Exciting news from our sister organisation Gode Penge in Denmark:
Newly formed party The Alternative (Alternativet) brings monetary reform proposal into Danish parliament
In Denmark the public’s trust in politicians and democracy is at an all time low. Just before the election on June 18th a poll showed that only 28 % of the population trust the politicians compared to 60 % in 2011. Broken promises, mudslinging and too much attention to single cases have been pointed out as major causes for the lacking trust.
The lack of trust has led many people to turn their backs on the traditional parties (such as the liberals, the social democrats and the conservatives) making room for new political movements and parties. One of these is the political party The Alternative (Alternativet) which entered the Danish parliament after the election on June 18th with 168,788 votes, equivalent to 4.8 % of the votes. The party was founded in 2013 by former minister of culture, Uffe Elbæk, and describes itself as a centre-left party focusing on sustainable transition – environmentally, economically, socially and culturally. However, the most interesting thing about The Alternative is the fact that in their political programme there is a proposal of full reserve banking which members of the party now are ready to promote in the parliament.

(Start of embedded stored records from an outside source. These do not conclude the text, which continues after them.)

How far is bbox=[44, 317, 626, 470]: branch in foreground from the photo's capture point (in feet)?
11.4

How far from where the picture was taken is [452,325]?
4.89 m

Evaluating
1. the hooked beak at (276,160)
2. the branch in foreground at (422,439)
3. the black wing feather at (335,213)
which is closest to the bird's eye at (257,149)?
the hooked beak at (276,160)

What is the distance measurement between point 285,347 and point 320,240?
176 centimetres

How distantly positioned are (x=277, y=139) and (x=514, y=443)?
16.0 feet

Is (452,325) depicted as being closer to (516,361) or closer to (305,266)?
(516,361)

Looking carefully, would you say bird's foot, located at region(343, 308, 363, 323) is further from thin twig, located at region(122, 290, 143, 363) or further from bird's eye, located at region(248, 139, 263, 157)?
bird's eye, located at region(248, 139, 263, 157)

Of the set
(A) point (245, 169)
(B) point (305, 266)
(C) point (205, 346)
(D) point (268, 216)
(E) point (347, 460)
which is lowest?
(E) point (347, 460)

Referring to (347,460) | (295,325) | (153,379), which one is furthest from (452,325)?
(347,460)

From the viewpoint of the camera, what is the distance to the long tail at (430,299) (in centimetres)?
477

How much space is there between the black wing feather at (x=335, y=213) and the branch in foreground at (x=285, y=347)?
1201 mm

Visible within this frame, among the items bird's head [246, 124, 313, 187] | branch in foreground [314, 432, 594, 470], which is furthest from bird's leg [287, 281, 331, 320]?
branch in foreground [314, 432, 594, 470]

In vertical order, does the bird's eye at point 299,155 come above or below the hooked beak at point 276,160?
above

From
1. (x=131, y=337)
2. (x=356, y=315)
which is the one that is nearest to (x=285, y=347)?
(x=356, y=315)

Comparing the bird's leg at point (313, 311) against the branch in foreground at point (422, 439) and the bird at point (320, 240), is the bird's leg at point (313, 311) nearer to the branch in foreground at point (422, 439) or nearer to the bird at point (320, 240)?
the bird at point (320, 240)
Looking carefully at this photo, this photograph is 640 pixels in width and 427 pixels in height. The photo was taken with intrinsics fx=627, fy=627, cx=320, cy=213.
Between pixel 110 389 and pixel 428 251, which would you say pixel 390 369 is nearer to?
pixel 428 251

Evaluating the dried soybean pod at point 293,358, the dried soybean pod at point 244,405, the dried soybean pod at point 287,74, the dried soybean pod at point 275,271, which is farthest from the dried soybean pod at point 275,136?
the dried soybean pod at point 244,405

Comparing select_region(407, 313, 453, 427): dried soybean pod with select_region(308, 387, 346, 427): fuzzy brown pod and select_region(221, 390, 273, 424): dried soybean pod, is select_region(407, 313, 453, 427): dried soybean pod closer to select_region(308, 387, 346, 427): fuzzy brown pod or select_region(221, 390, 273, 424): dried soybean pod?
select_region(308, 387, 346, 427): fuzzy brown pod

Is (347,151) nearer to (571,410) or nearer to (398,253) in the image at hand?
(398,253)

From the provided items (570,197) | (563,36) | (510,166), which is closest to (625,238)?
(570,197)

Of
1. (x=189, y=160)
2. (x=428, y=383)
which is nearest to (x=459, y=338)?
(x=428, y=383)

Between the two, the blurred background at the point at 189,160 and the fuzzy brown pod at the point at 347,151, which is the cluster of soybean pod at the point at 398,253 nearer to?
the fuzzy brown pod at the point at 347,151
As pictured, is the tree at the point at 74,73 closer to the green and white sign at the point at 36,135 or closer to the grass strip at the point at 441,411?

This is a big step for our Danish campaign for monetary reforms, Gode Penge, which has been lobbying intensively for monetary reforms in Denmark during the past year. A year that has been busy but also very rewarding.
Inspired by papers from the Bank of England the Danish central bank published the paper ‘Penge, kredit og bankvæsen’ (money, credit and banking) in November 2014. In the paper, modern money creation by private banks was explained, putting the money multiplier theory to rest.
With reference to this publication the director of the central bank, Hugo Frey Jensen, stated:
“Banks create deposits, and thereby money when they loan out money”
He thereby clarified the fact that money is indeed created by high street banks and at the same time he brought the debate into the mainstream.
Parallel to the appearance of The Alternative, MPs from other parties have also shown interest in the problems caused by money creation by the private banks. On November 19th Lisbeth Bech Poulsen, MP from the socialist party, asked in the parliament the minister of Economy and Business questions about the democratic problems caused by privatised money creation. More MPs have shown interest in the subject but they need the last persuasion before actively joining the debate.
Gode Penge will continue to bring forward the debate about money creation and the banking system in general – both inside and outside the walls of the Danish parliament. During the last year we have held regular speeches and hosted debates at Copenhagen Business School with 100-200 attendances every time. We have also made regular appearances in the mainstream media – newspapers as well as radio shows, and made contact and relations with politicians, journalist and professionals. After a short summer leave we will continue these activities undeterred. The next four years will be decisive for our success and the next big steps is to bring the debate to the agenda in Danish parliament and strengthen the international coordination. If we can think it we can do it, and when we do it, it will happen. Let’s make it happen!